Ballard zuckte die Achseln. »Zehn Minuten.«
Tate überlegte. Die Reichweite des Hubschraubers betrug dreihundert Meilen, daher bestand für die Portland keine Notwendigkeit, an Ort und Stelle zu bleiben und auf sie zu warten. Sollte Ballard sehen, dass die Deepwater zu fliehen versuchte, könnte Tate jederzeit kehrtmachen, um das Schiff abzufangen. Wenn nicht, könnte er mit der Portland die Suche nach der Oregon fortsetzen.

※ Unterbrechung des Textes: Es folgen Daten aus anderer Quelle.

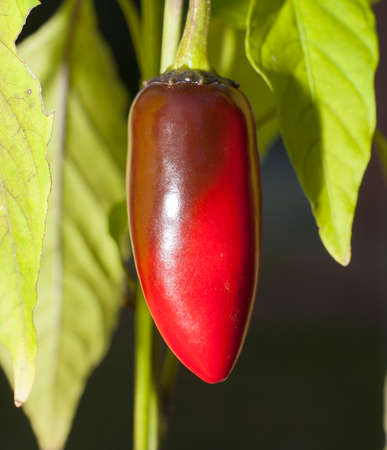 red jalapeno: Jalapeno on the plant that is turning bright red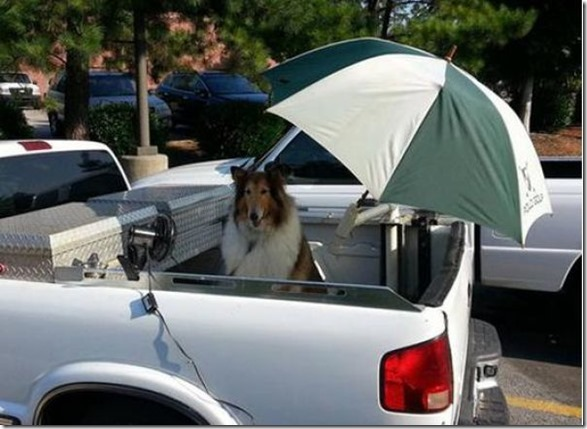 awesome-pet-owners-9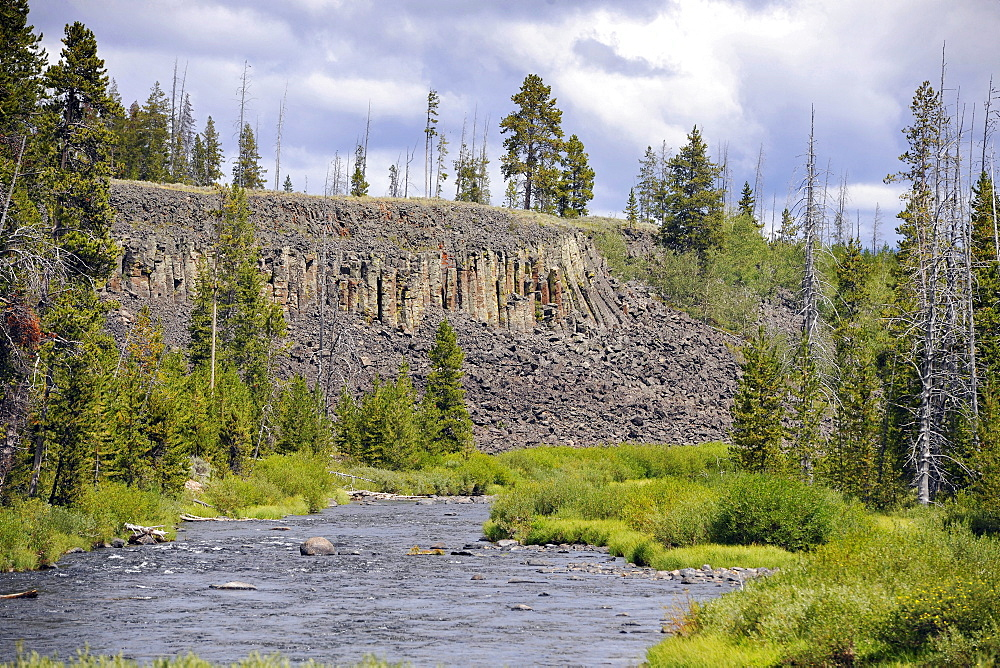 Sheepeater Cliffs, basalt cliffs, also known as Tukuaduka, Gardner River, Yellowstone National Park, Wyoming, United States of America, USA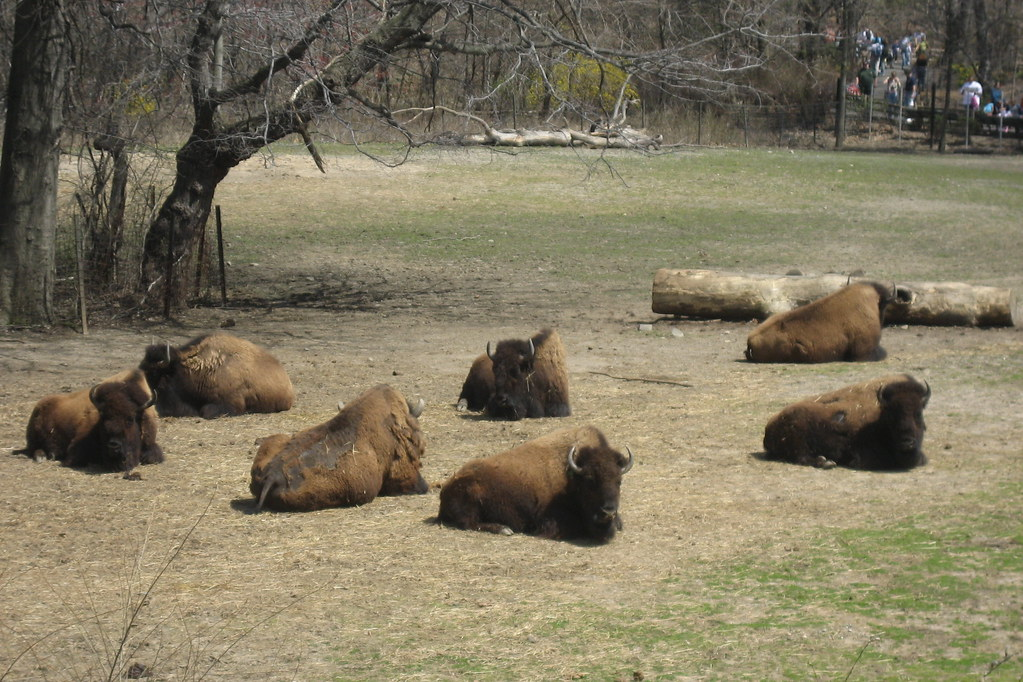 Nyc Bronx Bronx Zoo Bison Range William T Hornaday Flickr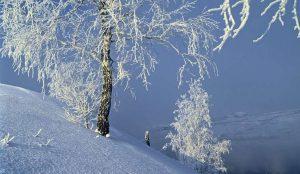 Афанасьевские морозы ожидают на Южном Урале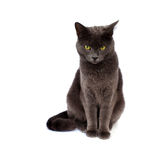 Gray cat on white background. Isolated gray cat on a white background royalty free stock photography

»Okay«, sagte er. »Stell ein Angriffsteam mit Li zusammen. Landet auf der Deepwater und bringt das Schiff und seine Mannschaft unter eure Kontrolle. Wir haben es dort mit einer Schar Wissenschaftler zu tun, daher glaube ich nicht, dass ihr mit großem Widerstand rechnen müsst, aber zögert nicht, jeden, der sich wehrt, zu eliminieren. Wir brauchen nicht alle für unsere Zwecke.«
»Verstanden«, sagte Ballard. »Wir werden landen, und dann lasse ich den Helikopter starten und uns Feuerschutz geben, während wir das Kommando auf der Brücke übernehmen.«
Auf dem Hauptbildschirm sah Tate den Landeteller des Hubschraubers aus dem hinteren Laderaum aufsteigen. Sein Pilot überprüfte die Bordwaffen. Anders als auf der Oregon mit ihrem Zivilhubschrauber hatte sich Tate für die militärische Version des M 530N entschieden. Sie war mit zwei 7,62 mm-Mini-Guns und zwei siebenschüssigen Raketenwerfern bestückt. Die Bewaffnung reichte zwar nicht aus, um ein Schiff von der Größe der Deepwater zu versenken, aber die Maschinenpistolen und die Raketen konnten jeden auf Deck ausschalten, der Schwierigkeiten machte.
Li verließ das Operationszentrum, und Ballard machte Anstalten, ihm zu folgen, als Tate ihren Arm ergriff und sie küsste.
»Was hat das denn zu bedeuten?«, fragte sie lächelnd.
»Mir war einfach danach«, sagte Tate. »Außerdem liebe ich es, wenn du ›Kommando übernehmen‹ sagst.«
Während sie sich von ihm losmachte, strich ihre Hand an seinem Arm entlang. Das Lächeln war noch immer in ihrem Gesicht, als sie durch die Tür hinausging.
Tate wandte sich um und ertappte Farouk dabei, wie er ihn angrinste. Die restlichen Mannschaftsmitglieder im Op-Zentrum bemühten sich, intensiv beschäftigt zu erscheinen.
»Was findest du so lustig?«, fragte Tate und funkelte Farouk mit glühenden Augen bösartig an, während er zu seinem Sessel zurückkehrte.
»Überhaupt nichts«, versicherte Farouk, konnte jedoch ein halb verschlucktes Kichern nicht unterdrücken.
Tate machte sich in Gedanken eine Notiz. Sobald die Oregon versenkt war und er die Pläne für den Sonar-Disruptor zu einem hohen Preis verkauft hatte, hätte er für den ägyptischen Ingenieur keine Verwendung mehr.
Wenn Ballard von ihrer Mission zurückkehrte, würde ihr und Tate sicherlich ein ganz besonderes Szenario einfallen, wie man ihn töten könnte.